Stress assessment and control measures for deformed tunnel-crossing pipeline section

Objective It is common for long-distance oil and gas pipelines to traverse mountain tunnels. The sections of pipelines passing through tunnels are susceptible to significant deformation due to internal pressure and temperature effects during the transmission process, especially when the constraints or compensatory mechanisms for the pipelines within the tunnels are inadequate. This tendency for deformation underscores the importance of conducting stress assessments on deformed pipeline sections crossing tunnels.

Methods The study's proposed strategy begins with stress calculations for deformed tunnel-crossing pipeline sections using three approaches: theoretical calculations, ultrasonic stress detection, and finite element analysis. Subsequently, the process involves dynamically monitoring stress changes in these deformed pipelines at high frequencies, employing monitoring points strategically positioned based on calculation outcomes. The dynamic monitoring data is then utilized to develop control measures entailing the staged release of pipeline stress. Additionally, the pre-control pipeline stress calculation results and stress variations during the control process (i.e., pipeline stress monitoring data) are combined to determine the post-control calculated pipeline stress. These calculation outcomes serve as the foundation for assessing the pipeline's safety margin.

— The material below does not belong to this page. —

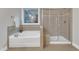 Bathroom features a soaking tub with tiled surround and glass-enclosed shower at 6509 Sunset Manor Dr, Wake Forest, NC 27587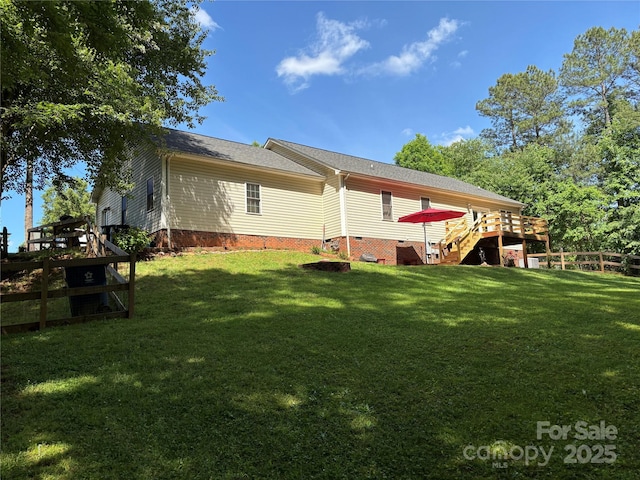 back of property with crawl space, a wooden deck, a shingled roof, and stairway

Results The methodology was applied to the deformed pipeline section crossing a tunnel at PipeChina West-East Gas Pipeline Co. Ltd. The stress assessment revealed high stress levels in the deformed pipeline section, showing stress concentration at the tunnel entrance and exit. Under the design conditions with an operating pressure of 12 MPa and an operating temperature of 40 ℃, the equivalent stress in pipeline welds at the tunnel exit exceeded 93.87% of the yield stress, falling short of the safety limit of 0.9 times the yield stress for equivalent stress levels in pipelines. Following non-hot work treatment, the safety margin for equivalent stress at the tunnel entrance increased from 68.50 MPa to 181.14 MPa, while at the tunnel exit, it rose from 47.50 MPa to 183.66 MPa, showcasing a significant stress relief effect.

Conclusion The research findings are valuable for establishing design and monitoring schemes for the tunnel-crossing sections of long-distance oil and gas pipelines.